[Dataset entries]
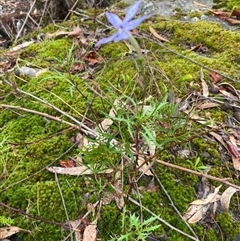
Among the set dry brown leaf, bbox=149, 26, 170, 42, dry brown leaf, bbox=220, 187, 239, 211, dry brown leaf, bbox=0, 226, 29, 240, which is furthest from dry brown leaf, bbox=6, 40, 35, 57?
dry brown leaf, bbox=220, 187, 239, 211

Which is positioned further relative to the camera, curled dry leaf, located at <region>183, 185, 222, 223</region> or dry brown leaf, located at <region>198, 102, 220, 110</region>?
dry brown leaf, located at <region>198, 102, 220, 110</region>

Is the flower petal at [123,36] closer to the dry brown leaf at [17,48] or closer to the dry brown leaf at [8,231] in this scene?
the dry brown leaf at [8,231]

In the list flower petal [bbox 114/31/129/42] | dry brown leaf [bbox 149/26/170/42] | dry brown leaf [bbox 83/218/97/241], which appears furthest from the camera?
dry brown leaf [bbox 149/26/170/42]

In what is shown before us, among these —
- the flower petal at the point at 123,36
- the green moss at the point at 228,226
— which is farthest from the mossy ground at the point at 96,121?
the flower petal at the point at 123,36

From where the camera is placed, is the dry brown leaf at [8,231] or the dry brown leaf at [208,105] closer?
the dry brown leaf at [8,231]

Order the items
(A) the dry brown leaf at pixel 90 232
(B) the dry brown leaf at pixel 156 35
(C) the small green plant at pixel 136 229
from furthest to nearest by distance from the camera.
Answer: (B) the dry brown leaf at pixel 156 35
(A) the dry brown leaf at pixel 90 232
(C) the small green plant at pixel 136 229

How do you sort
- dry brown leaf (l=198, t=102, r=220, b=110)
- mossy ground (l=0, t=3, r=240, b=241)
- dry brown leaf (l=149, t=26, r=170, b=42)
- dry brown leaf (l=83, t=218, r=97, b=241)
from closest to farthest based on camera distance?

> [REQUIREMENTS]
Restate the records above in full, word for word. Keep pictures out.

> [COMPLETED TASK]
Among the set dry brown leaf, bbox=149, 26, 170, 42, dry brown leaf, bbox=220, 187, 239, 211, dry brown leaf, bbox=0, 226, 29, 240, which is furthest from dry brown leaf, bbox=6, 40, 35, 57?
dry brown leaf, bbox=220, 187, 239, 211

Which is positioned further relative to the camera, curled dry leaf, located at <region>183, 185, 222, 223</region> or dry brown leaf, located at <region>198, 102, 220, 110</region>?
dry brown leaf, located at <region>198, 102, 220, 110</region>

Is the flower petal at [123,36] closer to the dry brown leaf at [17,48] or closer to the dry brown leaf at [8,231] in this scene?
the dry brown leaf at [8,231]

In the list flower petal [bbox 114/31/129/42] | dry brown leaf [bbox 149/26/170/42] | dry brown leaf [bbox 83/218/97/241], which appears furthest from the camera?
dry brown leaf [bbox 149/26/170/42]

In what is shown before us, among these —
- the flower petal at the point at 123,36
- the green moss at the point at 228,226
— which is farthest from the mossy ground at the point at 96,121?
the flower petal at the point at 123,36

From where the camera is placed, is the dry brown leaf at [8,231] or the dry brown leaf at [208,105] closer?
the dry brown leaf at [8,231]

Order the items
(A) the dry brown leaf at pixel 90 232
(B) the dry brown leaf at pixel 156 35
(C) the small green plant at pixel 136 229
from furthest to nearest by distance from the camera.
Answer: (B) the dry brown leaf at pixel 156 35
(A) the dry brown leaf at pixel 90 232
(C) the small green plant at pixel 136 229

How do you sort
- dry brown leaf (l=198, t=102, r=220, b=110)
- mossy ground (l=0, t=3, r=240, b=241)
- dry brown leaf (l=149, t=26, r=170, b=42)
- dry brown leaf (l=83, t=218, r=97, b=241)
from closest to farthest based on camera distance?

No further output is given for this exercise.